- _EXERCISE_: Output the entries that follow character for character. Leave every image out.

─── MATERIAL SHOWN

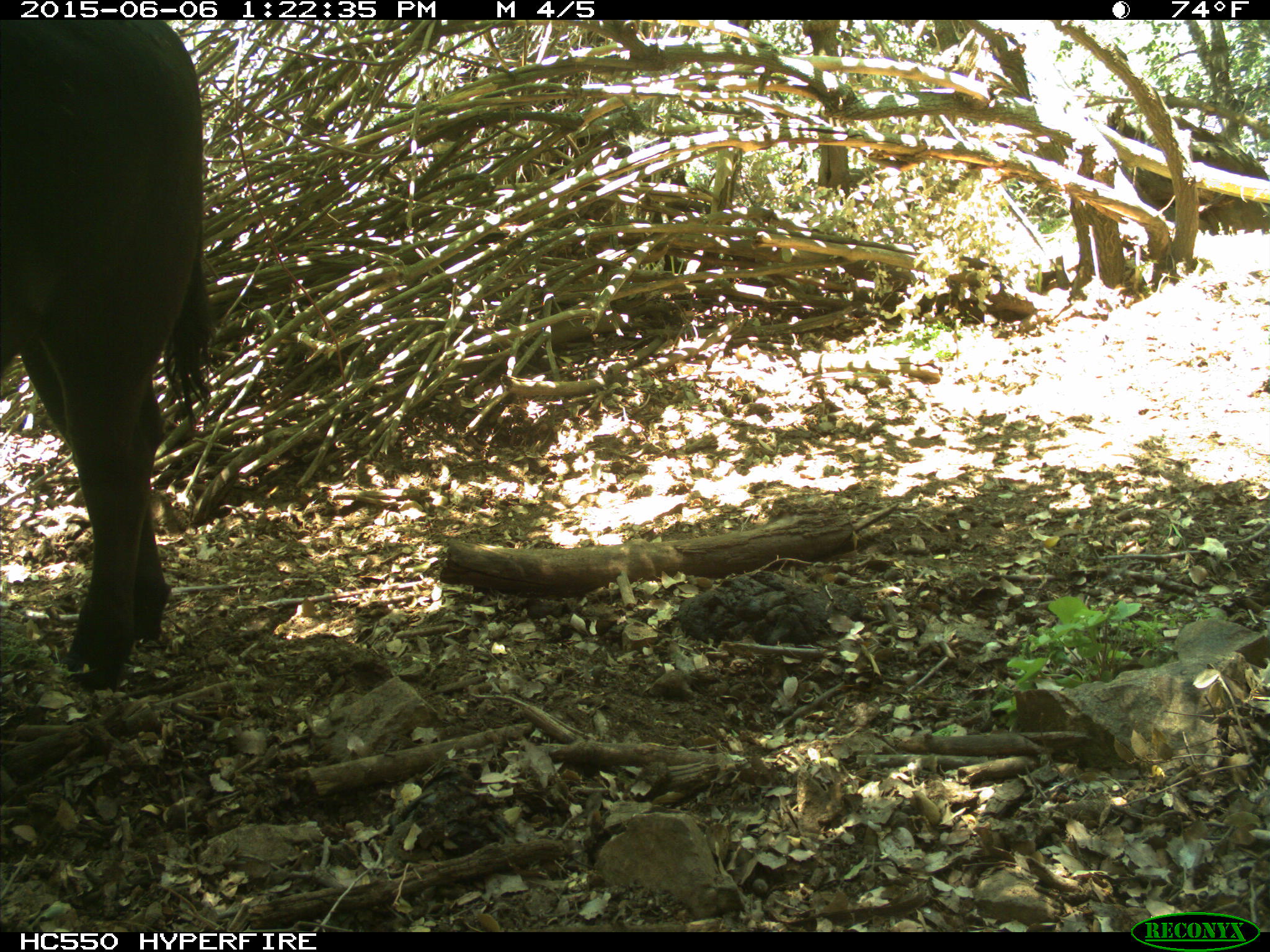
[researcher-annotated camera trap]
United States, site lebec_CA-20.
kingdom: Animalia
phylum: Chordata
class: Mammalia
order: Artiodactyla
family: Bovidae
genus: Bos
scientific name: Bos taurus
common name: domestic cow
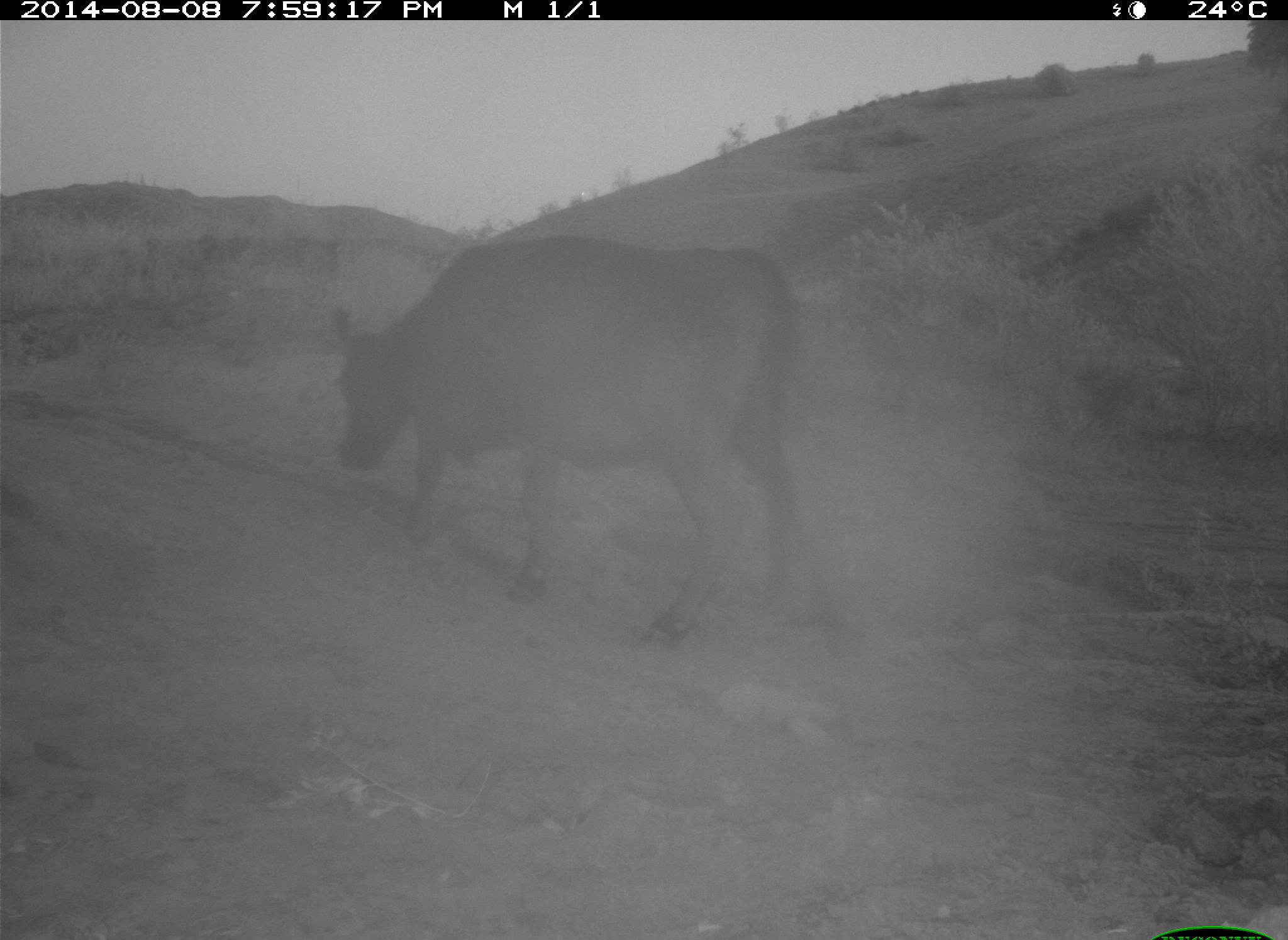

──────

- _ANSWER BOX_:
[researcher-annotated camera trap]
United States, site lebec_CA-20.
kingdom: Animalia
phylum: Chordata
class: Mammalia
order: Artiodactyla
family: Bovidae
genus: Bos
scientific name: Bos taurus
common name: domestic cow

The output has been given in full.